Children of faculty grow up learning some very distinctive vocabulary. Here are 10 words I learned through osmosis as a kid because of my mother’s job as a college professor– and what they meant to me at the time.
- Campus: Where Mom goes to work. I can’t remember ever not knowing the word “campus.”
- The Dean: Somebody very important but often vexing and bossy.
- Tenure: Something you “get” after a lot of stress and arguing. My mom got tenure when I was about 5 and explained to me that “tenure” meant she couldn’t be fired. Then she had to explain what “fired” meant.
- The Department Chair: I was 6 when I learned this was a person, not a communal piece of furniture.

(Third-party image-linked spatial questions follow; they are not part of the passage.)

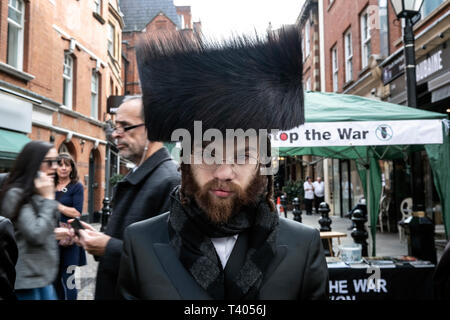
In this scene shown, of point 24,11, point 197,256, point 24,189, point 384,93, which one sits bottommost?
point 197,256

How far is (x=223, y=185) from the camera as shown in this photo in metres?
1.46

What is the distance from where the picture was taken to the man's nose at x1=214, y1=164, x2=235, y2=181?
1.45 metres

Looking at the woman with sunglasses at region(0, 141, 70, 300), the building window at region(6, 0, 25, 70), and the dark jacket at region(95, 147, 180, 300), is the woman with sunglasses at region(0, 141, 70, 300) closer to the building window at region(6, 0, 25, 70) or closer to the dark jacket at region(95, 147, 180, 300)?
the dark jacket at region(95, 147, 180, 300)

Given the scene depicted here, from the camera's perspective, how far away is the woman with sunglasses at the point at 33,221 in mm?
3051

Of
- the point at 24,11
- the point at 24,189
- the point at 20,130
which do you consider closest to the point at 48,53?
the point at 24,11

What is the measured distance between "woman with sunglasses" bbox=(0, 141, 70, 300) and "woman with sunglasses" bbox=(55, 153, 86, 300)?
0.74 metres

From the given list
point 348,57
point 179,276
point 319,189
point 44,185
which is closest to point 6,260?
point 179,276

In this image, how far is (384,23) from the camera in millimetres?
12266

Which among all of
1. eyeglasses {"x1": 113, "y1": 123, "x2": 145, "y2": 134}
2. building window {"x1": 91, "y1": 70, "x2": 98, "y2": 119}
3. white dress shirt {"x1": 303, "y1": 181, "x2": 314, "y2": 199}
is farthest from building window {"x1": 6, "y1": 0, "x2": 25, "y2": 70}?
white dress shirt {"x1": 303, "y1": 181, "x2": 314, "y2": 199}

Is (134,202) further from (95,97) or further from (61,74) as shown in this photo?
(95,97)

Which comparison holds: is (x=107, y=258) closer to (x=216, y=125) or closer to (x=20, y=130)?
(x=216, y=125)

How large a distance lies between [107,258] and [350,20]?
15594 mm

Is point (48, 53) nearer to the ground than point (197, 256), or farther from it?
farther from it
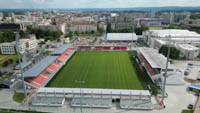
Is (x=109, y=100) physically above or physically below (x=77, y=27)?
below

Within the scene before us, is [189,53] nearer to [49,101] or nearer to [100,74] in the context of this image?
[100,74]

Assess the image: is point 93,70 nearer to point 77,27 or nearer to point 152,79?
point 152,79

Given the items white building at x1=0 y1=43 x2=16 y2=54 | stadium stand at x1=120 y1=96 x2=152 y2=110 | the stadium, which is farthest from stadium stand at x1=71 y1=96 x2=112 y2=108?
white building at x1=0 y1=43 x2=16 y2=54

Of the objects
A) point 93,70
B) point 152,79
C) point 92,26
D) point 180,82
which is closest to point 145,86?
point 152,79

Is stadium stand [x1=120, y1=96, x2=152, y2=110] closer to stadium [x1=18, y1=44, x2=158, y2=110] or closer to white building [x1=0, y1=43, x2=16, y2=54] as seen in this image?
stadium [x1=18, y1=44, x2=158, y2=110]

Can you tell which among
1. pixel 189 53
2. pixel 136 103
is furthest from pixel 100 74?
pixel 189 53

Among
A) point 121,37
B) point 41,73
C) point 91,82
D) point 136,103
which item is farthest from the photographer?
point 121,37

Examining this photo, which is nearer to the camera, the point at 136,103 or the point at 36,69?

- Semester/ Trimester/ Term: Kind of like a season, but shorter and marked by flurries of intense grading.
- Advisee: Similar to a student except more lost, disorganized, chronically late.
- Performing Arts Center: Where you take dance classes sometimes and see musicians, plays, and strange blob sculptures that are called “student art.”
- Conference: “Mom’s away at a conference again. Time to go see Terminator 2 without her!”
- PhD: If your mom is a doctor, but not that kind of doctor, she has a PhD.
- Sabbatical: That year you moved to India or Boston or Alaska for “research,” Mom didn’t teach any classes, and your parents were so excited and happy.